--- BEGIN ---

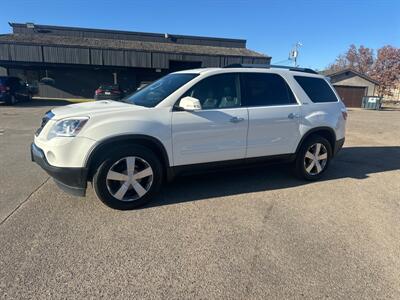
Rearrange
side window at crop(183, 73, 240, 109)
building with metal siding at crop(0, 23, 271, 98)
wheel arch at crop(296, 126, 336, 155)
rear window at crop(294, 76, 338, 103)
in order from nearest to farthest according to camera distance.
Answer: side window at crop(183, 73, 240, 109) → wheel arch at crop(296, 126, 336, 155) → rear window at crop(294, 76, 338, 103) → building with metal siding at crop(0, 23, 271, 98)

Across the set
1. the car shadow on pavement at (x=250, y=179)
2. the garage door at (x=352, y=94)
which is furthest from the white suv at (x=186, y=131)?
the garage door at (x=352, y=94)

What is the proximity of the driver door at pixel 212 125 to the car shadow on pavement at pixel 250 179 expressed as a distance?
0.49 m

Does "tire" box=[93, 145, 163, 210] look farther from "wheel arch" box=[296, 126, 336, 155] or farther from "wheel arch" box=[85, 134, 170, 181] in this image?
"wheel arch" box=[296, 126, 336, 155]

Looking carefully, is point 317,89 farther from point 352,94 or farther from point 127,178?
point 352,94

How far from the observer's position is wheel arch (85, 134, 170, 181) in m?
3.69

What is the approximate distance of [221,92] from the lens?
4.50 metres

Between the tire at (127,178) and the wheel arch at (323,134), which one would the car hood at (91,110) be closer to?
the tire at (127,178)

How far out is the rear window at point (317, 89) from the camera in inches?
207

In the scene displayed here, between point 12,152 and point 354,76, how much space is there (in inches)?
1440

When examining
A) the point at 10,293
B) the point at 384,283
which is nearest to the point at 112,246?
the point at 10,293

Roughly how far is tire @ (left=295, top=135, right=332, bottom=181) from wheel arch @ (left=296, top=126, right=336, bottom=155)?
7cm

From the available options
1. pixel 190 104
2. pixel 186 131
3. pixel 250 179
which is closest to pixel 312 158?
pixel 250 179

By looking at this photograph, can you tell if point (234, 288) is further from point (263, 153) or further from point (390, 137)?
point (390, 137)

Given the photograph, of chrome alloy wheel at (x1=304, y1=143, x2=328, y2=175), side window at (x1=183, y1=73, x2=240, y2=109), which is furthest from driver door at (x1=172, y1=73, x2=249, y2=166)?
chrome alloy wheel at (x1=304, y1=143, x2=328, y2=175)
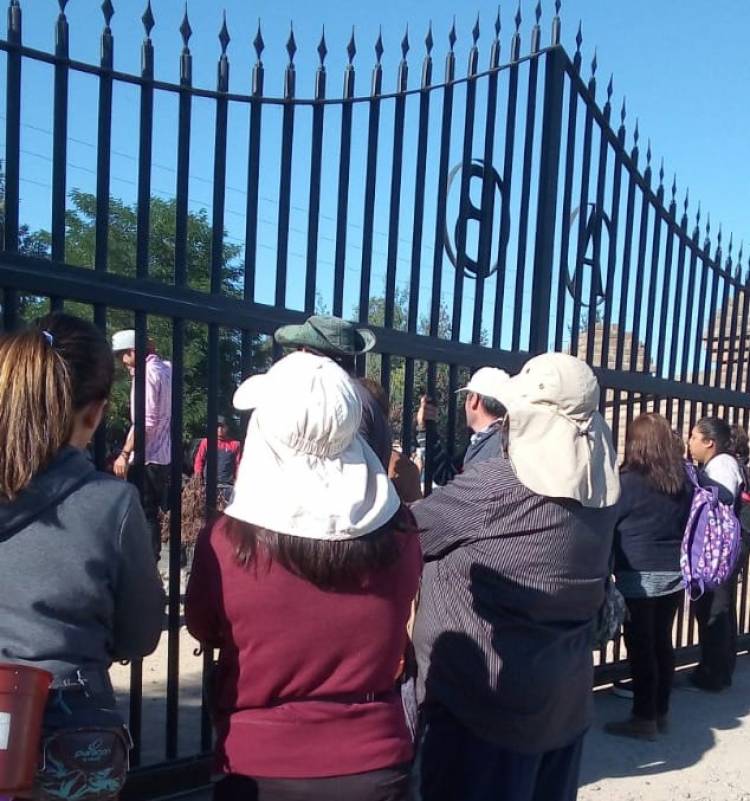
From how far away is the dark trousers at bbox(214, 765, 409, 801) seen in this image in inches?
72.3

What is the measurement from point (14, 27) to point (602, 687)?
13.9 ft

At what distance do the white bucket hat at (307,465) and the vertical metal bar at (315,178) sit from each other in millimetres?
1421

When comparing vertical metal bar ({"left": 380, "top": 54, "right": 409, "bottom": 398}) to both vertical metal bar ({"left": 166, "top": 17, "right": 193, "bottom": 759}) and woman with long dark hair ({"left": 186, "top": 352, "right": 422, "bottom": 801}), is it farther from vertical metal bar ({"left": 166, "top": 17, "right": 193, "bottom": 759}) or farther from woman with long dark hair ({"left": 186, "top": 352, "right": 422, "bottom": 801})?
woman with long dark hair ({"left": 186, "top": 352, "right": 422, "bottom": 801})

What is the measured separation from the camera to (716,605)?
505cm

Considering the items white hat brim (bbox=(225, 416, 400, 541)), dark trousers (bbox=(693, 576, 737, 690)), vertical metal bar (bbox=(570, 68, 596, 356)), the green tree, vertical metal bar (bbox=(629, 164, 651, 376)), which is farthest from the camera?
the green tree

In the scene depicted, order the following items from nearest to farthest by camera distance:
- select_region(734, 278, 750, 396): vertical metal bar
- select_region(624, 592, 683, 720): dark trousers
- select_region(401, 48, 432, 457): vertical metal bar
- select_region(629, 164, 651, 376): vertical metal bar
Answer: select_region(401, 48, 432, 457): vertical metal bar
select_region(624, 592, 683, 720): dark trousers
select_region(629, 164, 651, 376): vertical metal bar
select_region(734, 278, 750, 396): vertical metal bar

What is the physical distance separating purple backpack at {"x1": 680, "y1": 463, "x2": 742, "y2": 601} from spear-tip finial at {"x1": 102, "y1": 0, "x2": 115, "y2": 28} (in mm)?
3254

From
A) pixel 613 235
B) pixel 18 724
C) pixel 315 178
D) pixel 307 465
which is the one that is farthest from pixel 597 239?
pixel 18 724

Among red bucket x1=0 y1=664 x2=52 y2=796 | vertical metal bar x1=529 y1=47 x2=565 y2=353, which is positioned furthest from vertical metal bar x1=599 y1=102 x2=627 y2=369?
red bucket x1=0 y1=664 x2=52 y2=796

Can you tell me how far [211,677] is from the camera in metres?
1.99

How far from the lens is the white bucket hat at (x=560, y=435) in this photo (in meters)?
2.50

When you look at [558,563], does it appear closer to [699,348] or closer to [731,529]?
[731,529]

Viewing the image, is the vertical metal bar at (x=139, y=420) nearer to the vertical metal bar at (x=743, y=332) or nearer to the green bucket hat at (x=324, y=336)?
the green bucket hat at (x=324, y=336)

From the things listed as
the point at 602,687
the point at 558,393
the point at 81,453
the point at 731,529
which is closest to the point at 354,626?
the point at 81,453
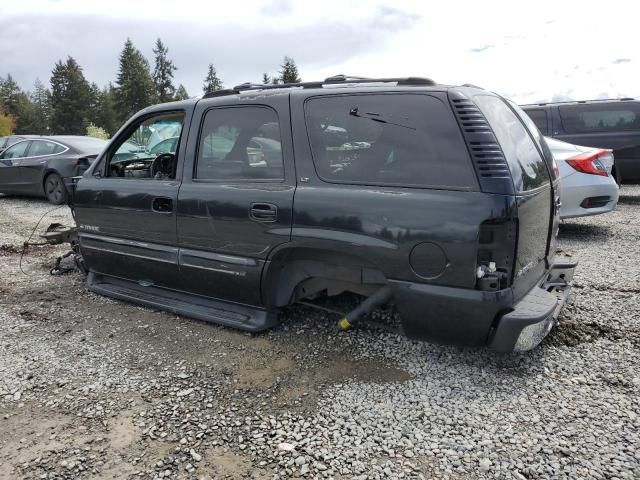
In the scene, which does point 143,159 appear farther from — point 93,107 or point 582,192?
point 93,107

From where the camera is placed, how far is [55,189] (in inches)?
388

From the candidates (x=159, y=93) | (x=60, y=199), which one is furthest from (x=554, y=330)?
(x=159, y=93)

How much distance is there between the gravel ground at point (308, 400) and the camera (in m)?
2.27

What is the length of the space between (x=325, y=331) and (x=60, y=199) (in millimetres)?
8253

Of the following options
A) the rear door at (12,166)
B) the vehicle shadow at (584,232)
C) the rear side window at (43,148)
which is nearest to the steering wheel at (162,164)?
the vehicle shadow at (584,232)

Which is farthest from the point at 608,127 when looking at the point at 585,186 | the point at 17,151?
the point at 17,151

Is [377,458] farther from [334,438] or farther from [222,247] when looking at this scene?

--- END ---

(WRITTEN EXERCISE): Reproduce the items word for word, starting at the line that contains "When you look" and ending at the final line of the items, with both included. Leave the pictures out of your copy.

(OUTPUT FOR THIS EXERCISE):
When you look at [558,563], does it appear closer to [699,348] or closer to [731,529]?
[731,529]

Viewing the image, is the vertical metal bar at (x=139, y=420) nearer to the vertical metal bar at (x=743, y=332) or nearer to the green bucket hat at (x=324, y=336)?
the green bucket hat at (x=324, y=336)

From the things listed as
the point at 602,687
the point at 558,393
the point at 81,453
the point at 731,529
which is closest to the point at 354,626?
the point at 81,453
In the scene, which does point 143,159 appear farther from — point 93,107 or point 582,192?
point 93,107

From where the camera is placed, how far is [55,189] (in inches)?
388

From the candidates (x=159, y=93) | (x=60, y=199), which one is furthest from (x=554, y=330)?
(x=159, y=93)

How much distance is there between the gravel ground at point (308, 400) and the camera (in m)?
2.27

What is the length of the space between (x=325, y=331) and (x=60, y=199) (in millimetres)?
8253

Of the following options
A) the rear door at (12,166)
B) the vehicle shadow at (584,232)
C) the rear side window at (43,148)
which is nearest to the steering wheel at (162,164)?
the vehicle shadow at (584,232)

Which is farthest from the point at 608,127 when looking at the point at 585,186 | the point at 17,151?
the point at 17,151

Is [377,458] farther from [334,438] or farther from [222,247] when looking at this scene?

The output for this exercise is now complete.